Heather Scott Partington, chair of this year’s fiction judging panel, told The New York Times the novel stands out for its “dazzling melancholy, desolate weather and whisper-like prose,” adding that it “lingers for a long time like an intense dream.”

Major U.S. outlets also highlighted the win and described the Jeju April 3 incident as a democratization movement on Jeju Island, south of the Korean Peninsula, in which thousands were killed, while noting the historical context behind the novel.
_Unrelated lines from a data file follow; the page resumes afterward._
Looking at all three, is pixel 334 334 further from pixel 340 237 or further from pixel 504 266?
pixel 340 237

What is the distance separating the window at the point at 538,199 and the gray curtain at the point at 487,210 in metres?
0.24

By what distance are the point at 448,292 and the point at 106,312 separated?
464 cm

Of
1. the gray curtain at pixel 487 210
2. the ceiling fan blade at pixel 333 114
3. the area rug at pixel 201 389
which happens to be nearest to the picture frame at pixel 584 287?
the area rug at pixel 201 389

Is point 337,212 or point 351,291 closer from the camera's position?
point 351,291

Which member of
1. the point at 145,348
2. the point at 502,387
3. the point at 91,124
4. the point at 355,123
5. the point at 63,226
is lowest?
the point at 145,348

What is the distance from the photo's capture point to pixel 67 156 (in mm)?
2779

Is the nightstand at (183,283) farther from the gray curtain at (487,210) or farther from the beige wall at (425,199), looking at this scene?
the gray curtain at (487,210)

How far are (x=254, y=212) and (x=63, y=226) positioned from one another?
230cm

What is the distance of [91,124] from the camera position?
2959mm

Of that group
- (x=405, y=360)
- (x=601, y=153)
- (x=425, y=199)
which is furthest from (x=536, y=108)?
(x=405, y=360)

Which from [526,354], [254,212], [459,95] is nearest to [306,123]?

Jakbyeolhaji Anneunda is Han’s first novel in five years since she won the International Booker Prize in 2016 for The Vegetarian. Along with The Vegetarian and Human Acts, it is considered one of her signature works. The novel depicts the tragedy of the Jeju April 3 incident through the perspectives of three women, following the protagonist, Gyeongha, as she visits a friend, Inseon, at her home on Jeju after Inseon suffers an accident in which a finger is severed, and traces the painful past of Inseon’s mother, Jeongsim.
 
The novel won the Medicis Prize for foreign literature in November 2023, the first time a Korean work received the award, and also received the Emil Guimet Prize for Asian Literature. The Japanese edition’s translator and poet, Mariko Saito, won the Yomiuri Prize in the research and translation category.

Publishers said Han’s latest award could help sustain a surge of interest in literature following her Nobel win, with expectations that fiction will continue to gain ground. Kyobo Book Centre said Han’s novel Human Acts ranked No. 1 overall on its bestseller list for two consecutive years, 2024 and 2025, as sales of fiction rose sharply.
 
Han is also set to take part in the Korean Pavilion at the Venice Biennale in May. Invited as a fellow, she will present a sculpture. Artist Noh Hyeri, one of the participating artists, said Han created a sculpture titled “Funeral” that is scheduled to be shown with her work, adding, “A community not only saved people, it also killed many people. We will talk about that.” Noh said “Funeral” is a sculptural realization of a dream scene that became a motif for We Do Not Part.

Two anthologies to be published in place of a catalog will include Han’s writing, including pages 1 and 2 of We Do Not Part. Han is not expected to attend the exhibition opening, the report said. 
 



* This article has been translated by AI.